Venture capitalist Marc Andreessen says he sees several advantages to a world dominated by AI coding agents and bots.
“The bots never get frustrated with you,” Andreessen told Joe Rogan during a recent episode of Rogan’s “Joe Rogan Experience” podcast, adding amid laughter that a bot “never gets drunk, never gets sick, never gets high” or files “HR complaints.”
Andreessen, cofounder of Andreessen Horowitz, said that right now in Silicon Valley, the “state of the art” setup is to run roughly 20 bots at once. That way, the agents can run concurrently, and the user doesn’t have to wait constantly to provide feedback.
“This is why people can’t go to sleep is because you’ve got 20 AI bots that are all as good as the best programmer in the world that are doing exactly what you tell them to do on every project you’ve ever wanted to do,” he said. “And they’re running 24/7, and the only thing you have to do is be there every 10 minutes to be able to give them feedback on what they’re doing.”
Another huge benefit, Andreessen said, is that bots don’t get emotional about work. He described a scenario in which a human employee is angry after spending two weeks on a project, only to be told that the final result isn’t right and needs to be changed. After changing the project, the employee is then told that the first result was actually better, and they have to change it back.
“The guy gets pissed at you because he’s like, ‘I just wasted my time,'” Andreessen said. “The bot’s like, ‘No problem, no sweat, whatever you want, and we can try it 12 more times if you want.'”
The reality Andreessen described illustrates the extent to which advancements in AI coding tools, including Anthropic’s Claude Code and OpenAI’s Codex, have fundamentally changed not only software engineers’ jobs but also their very existence, leading to workers keeping odd hours and open laptops as they try to keep up.

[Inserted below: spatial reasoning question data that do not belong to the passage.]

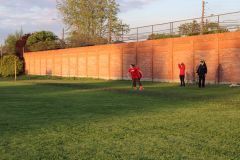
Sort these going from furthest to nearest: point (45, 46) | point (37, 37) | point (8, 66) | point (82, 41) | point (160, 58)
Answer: point (37, 37), point (45, 46), point (8, 66), point (82, 41), point (160, 58)

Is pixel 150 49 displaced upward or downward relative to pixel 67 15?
downward

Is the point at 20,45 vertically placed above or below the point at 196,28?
above

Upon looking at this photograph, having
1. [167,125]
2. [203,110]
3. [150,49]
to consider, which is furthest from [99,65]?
[167,125]

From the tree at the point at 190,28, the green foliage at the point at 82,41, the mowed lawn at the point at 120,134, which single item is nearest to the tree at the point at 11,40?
the green foliage at the point at 82,41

Nvidia CEO Jensen Huang said during the chipmaker’s recent quarterly earnings call that he foresees a world with “billions of” AI agents.
“I mean, we’re going to grow into it. But it will have billions of agents and those billions of agents will all use tools,” Huang said. “And those tools are going to be like PCs.” Just like us humans using PCs today, in the future, you’ll have an agent using PC.”
This “army of bots,” Andreessen said, will start popping up in programming, but it won’t end there.
“It’s going to start with coders, but then it’s going to be every other job,” he said. “So it’s going to be every writer, you’re already doing it, every writer is going to have it, every lawyer is going to have it, every doctor is going to have it.”
Andreessen said the next step is a world where each agent or bot has subagents or bots of their own, mimicking the management structure for human employees.
“This is just starting right now, but like when we’re sitting here, here in a year, I think it’s going to be routine to have 10 to 20 bots each that have 10 to 20 bots,” he said.